5. Il est constant que l'unité départementale d'Eure-et-Loir de la direction régionale des entreprises, de la concurrence, de la consommation, du travail et de l'emploi (DIRECCTE) a adressé le 12 février 2021 à M. B une décision favorable à sa demande de régularisation, à la suite de laquelle celui-ci a été muni de récépissés l'autorisant à travailler. Toutefois, il ressort des pièces du dossier qu'il a présenté le 24 janvier 2023 une nouvelle demande d'autorisation de travail, dont il n'est pas établi qu'elle aurait reçu une réponse favorable, et qu'à la date de l'arrêté contesté, son contrat avec cet employeur ayant été rompu au 31 août 2023, il était salarié d'une autre société dont il n'est pas justifié qu'elle ait présenté une demande d'autorisation de travail en sa faveur. En tout état de cause, à supposer que M. B soit entré en France le 6 janvier 2011, comme il le prétend, il était alors titulaire d'un visa de long séjour délivré par les autorités italiennes ne l'autorisant pas à s'établir en France et non du visa de long séjour délivré par les autorités françaises prévu à l'article L. 411-1 du code de l'entrée et du séjour des étrangers et du droit d'asile, auquel est subordonnée la délivrance d'un titre de séjour mention " salarié " en application des stipulations de l'article 3 de l'accord franco-marocain, et il résidait irrégulièrement en France depuis plusieurs années. Par suite, le moyen tiré de la méconnaissance de ces stipulations doit être écarté.

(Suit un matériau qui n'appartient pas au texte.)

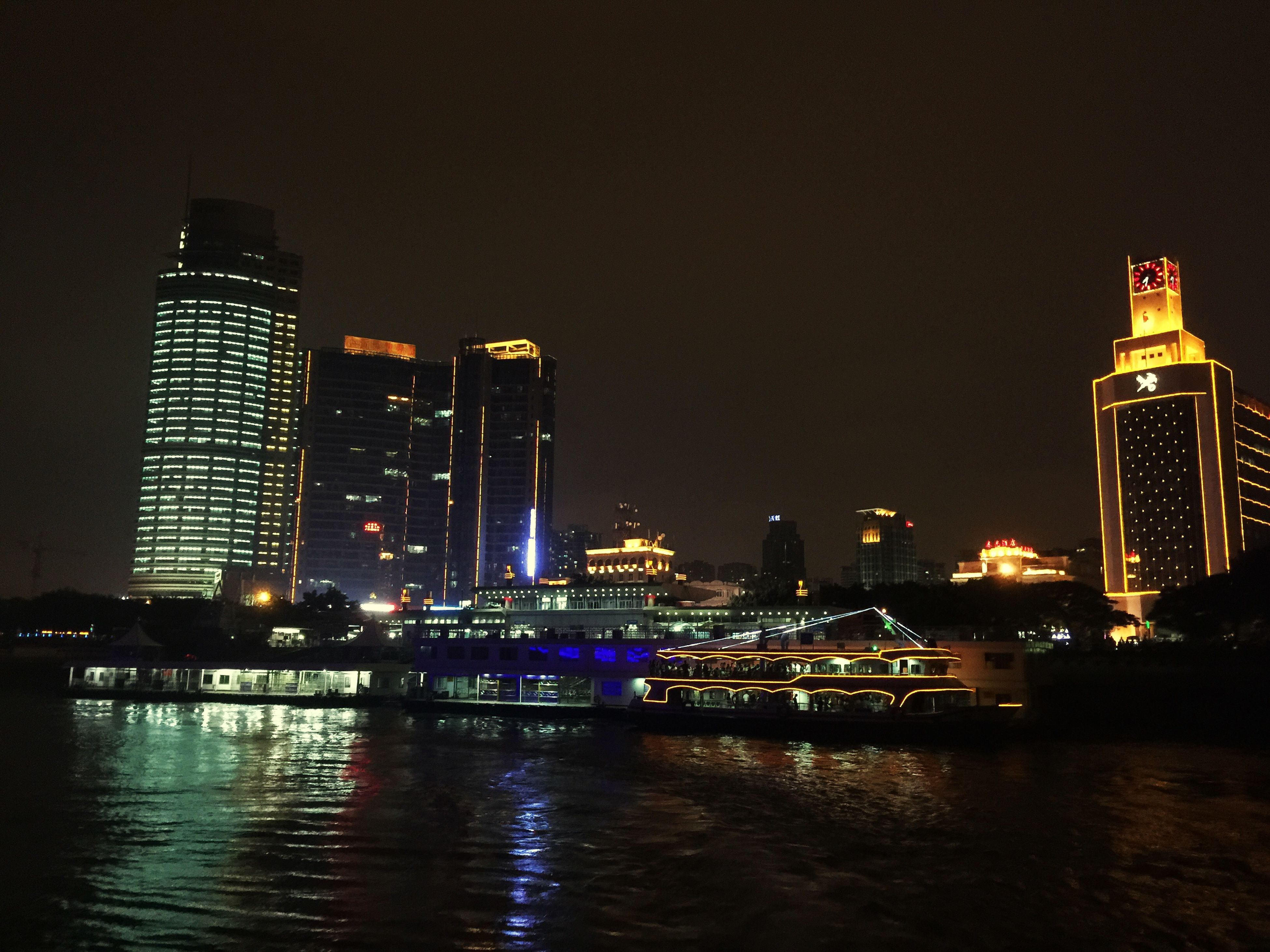 illuminated, building exterior, night, architecture, city, built structure, skyscraper, tower, waterfront, tall - high, modern, cityscape, office building, urban skyline, water, clear sky, river, reflection, financial district, copy space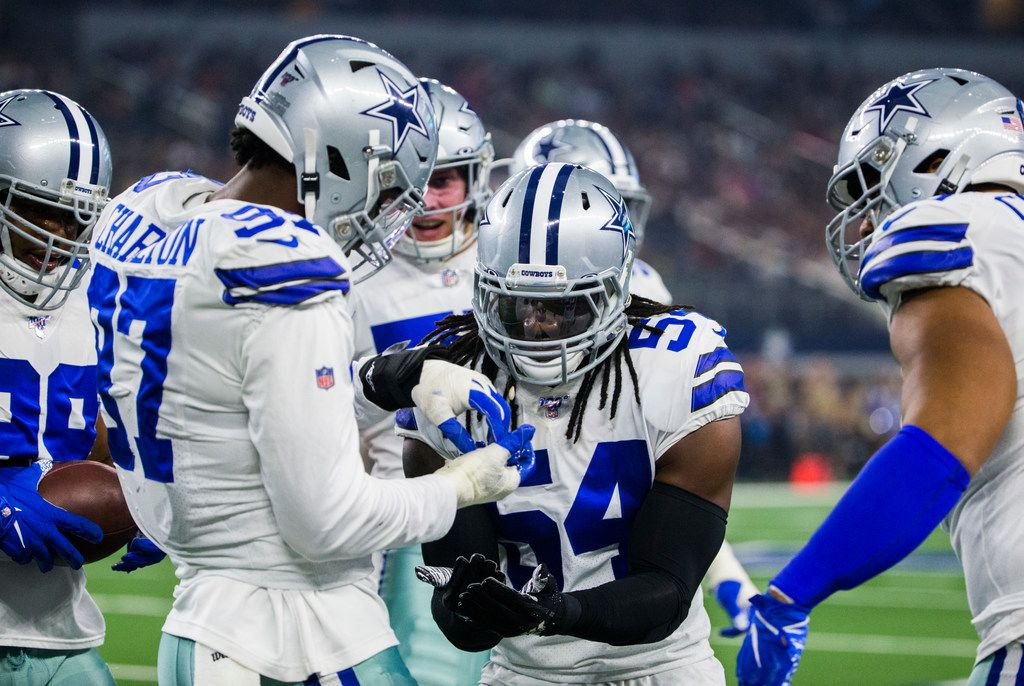 Dallas Cowboys defensive end Taco Charlton (97) celebrates after recovering a fumble after he knocked the ball loose while sacking Houston Texans quarterback Deshaun Watson (4) during the first quarter of an NFL game between the Dallas Cowboys and the Houston Texans on Saturday, August 24, 2019 at AT&T Stadium in Arlington.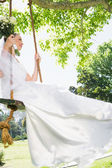 Thoughtful bride swinging in garden — Stock Photo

6. En troisième lieu, aux termes de l'article L. 435-1 du code de l'entrée et du séjour des étrangers et du droit d'asile : " L'étranger dont l'admission au séjour répond à des considérations humanitaires ou se justifie au regard des motifs exceptionnels qu'il fait valoir peut se voir délivrer une carte de séjour temporaire portant la mention "salarié", "travailleur temporaire" ou "vie privée et familiale", sans que soit opposable la condition prévue à l'article L. 412-1. () ". Dès lors que l'article 3 de l'accord franco-marocain du 9 octobre 1987 prévoit la délivrance de titres de séjour au titre d'une activité salariée, un ressortissant marocain souhaitant obtenir un titre de séjour au titre d'une telle activité ne peut utilement invoquer les dispositions de l'article L. 435-1 à l'appui d'une demande d'admission au séjour sur le territoire national, s'agissant d'un point déjà traité par l'accord franco-marocain, au sens de l'article 9 de cet accord. Toutefois, ces stipulations n'interdisent pas au préfet de délivrer un titre de séjour à un ressortissant marocain qui ne remplirait pas l'ensemble des conditions auxquelles est subordonnée sa délivrance de plein droit. Il appartient au préfet, dans l'exercice du pouvoir discrétionnaire dont il dispose sur ce point, d'apprécier, en fonction de l'ensemble des éléments de la situation personnelle de l'intéressé, l'opportunité d'une mesure de régularisation de la situation d'un ressortissant marocain qui ne remplirait pas les conditions auxquelles est subordonnée la délivrance de plein droit d'un titre de séjour en qualité de salarié.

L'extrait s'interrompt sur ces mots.